======== Records supplied ========

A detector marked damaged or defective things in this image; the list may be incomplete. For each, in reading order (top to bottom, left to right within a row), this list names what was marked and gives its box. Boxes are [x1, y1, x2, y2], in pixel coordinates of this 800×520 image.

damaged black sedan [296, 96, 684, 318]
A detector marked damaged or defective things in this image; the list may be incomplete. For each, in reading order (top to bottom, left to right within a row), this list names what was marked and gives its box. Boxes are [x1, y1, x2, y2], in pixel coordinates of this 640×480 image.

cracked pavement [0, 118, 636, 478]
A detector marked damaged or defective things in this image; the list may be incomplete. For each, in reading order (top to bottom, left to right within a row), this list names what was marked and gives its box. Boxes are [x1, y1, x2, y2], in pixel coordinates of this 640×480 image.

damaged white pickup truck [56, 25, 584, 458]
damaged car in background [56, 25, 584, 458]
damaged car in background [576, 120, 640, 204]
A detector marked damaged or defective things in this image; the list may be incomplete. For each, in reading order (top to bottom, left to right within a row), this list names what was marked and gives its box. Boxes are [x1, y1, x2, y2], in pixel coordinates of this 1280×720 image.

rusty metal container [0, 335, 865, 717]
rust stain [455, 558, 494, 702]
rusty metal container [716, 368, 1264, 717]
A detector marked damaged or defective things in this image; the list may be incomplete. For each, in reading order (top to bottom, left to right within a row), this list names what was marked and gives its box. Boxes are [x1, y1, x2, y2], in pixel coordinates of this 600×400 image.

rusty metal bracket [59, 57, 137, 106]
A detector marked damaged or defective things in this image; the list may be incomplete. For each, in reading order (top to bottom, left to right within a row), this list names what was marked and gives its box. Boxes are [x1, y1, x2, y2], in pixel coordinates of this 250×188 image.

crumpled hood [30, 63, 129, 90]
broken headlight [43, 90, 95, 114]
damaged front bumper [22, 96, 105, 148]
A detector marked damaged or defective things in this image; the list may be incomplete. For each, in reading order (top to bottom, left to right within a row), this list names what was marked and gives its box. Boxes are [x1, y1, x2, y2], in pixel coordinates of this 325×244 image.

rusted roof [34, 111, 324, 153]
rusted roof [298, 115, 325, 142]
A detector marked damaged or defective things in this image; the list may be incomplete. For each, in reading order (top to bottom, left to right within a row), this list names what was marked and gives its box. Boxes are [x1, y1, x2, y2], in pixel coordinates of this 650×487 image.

========

*Directive*
Repeat all of the records above word for word, including every line.

*Output*
A detector marked damaged or defective things in this image; the list may be incomplete. For each, in reading order (top to bottom, left to right within a row), this list names what was marked and gives its box. Boxes are [x1, y1, x2, y2], in pixel coordinates of this 800×520 image.

damaged black sedan [296, 96, 684, 318]
A detector marked damaged or defective things in this image; the list may be incomplete. For each, in reading order (top to bottom, left to right within a row), this list names what was marked and gives its box. Boxes are [x1, y1, x2, y2], in pixel coordinates of this 640×480 image.

cracked pavement [0, 118, 636, 478]
A detector marked damaged or defective things in this image; the list may be incomplete. For each, in reading order (top to bottom, left to right within a row), this list names what was marked and gives its box. Boxes are [x1, y1, x2, y2], in pixel coordinates of this 640×480 image.

damaged white pickup truck [56, 25, 584, 458]
damaged car in background [56, 25, 584, 458]
damaged car in background [576, 120, 640, 204]
A detector marked damaged or defective things in this image; the list may be incomplete. For each, in reading order (top to bottom, left to right within a row), this list names what was marked and gives its box. Boxes are [x1, y1, x2, y2], in pixel coordinates of this 1280×720 image.

rusty metal container [0, 335, 865, 717]
rust stain [455, 558, 494, 702]
rusty metal container [716, 368, 1264, 717]
A detector marked damaged or defective things in this image; the list may be incomplete. For each, in reading order (top to bottom, left to right within a row), this list names what was marked and gives its box. Boxes are [x1, y1, x2, y2], in pixel coordinates of this 600×400 image.

rusty metal bracket [59, 57, 137, 106]
A detector marked damaged or defective things in this image; the list may be incomplete. For each, in reading order (top to bottom, left to right within a row), this list names what was marked and gives its box. Boxes are [x1, y1, x2, y2], in pixel coordinates of this 250×188 image.

crumpled hood [30, 63, 129, 90]
broken headlight [43, 90, 95, 114]
damaged front bumper [22, 96, 105, 148]
A detector marked damaged or defective things in this image; the list may be incomplete. For each, in reading order (top to bottom, left to right within a row), this list names what was marked and gives its box. Boxes are [x1, y1, x2, y2], in pixel coordinates of this 325×244 image.

rusted roof [34, 111, 324, 153]
rusted roof [298, 115, 325, 142]
A detector marked damaged or defective things in this image; the list may be incomplete. For each, in reading order (top to bottom, left to right within a row), this list names what was marked and gives its box. Boxes are [x1, y1, x2, y2], in pixel coordinates of this 650×487 image.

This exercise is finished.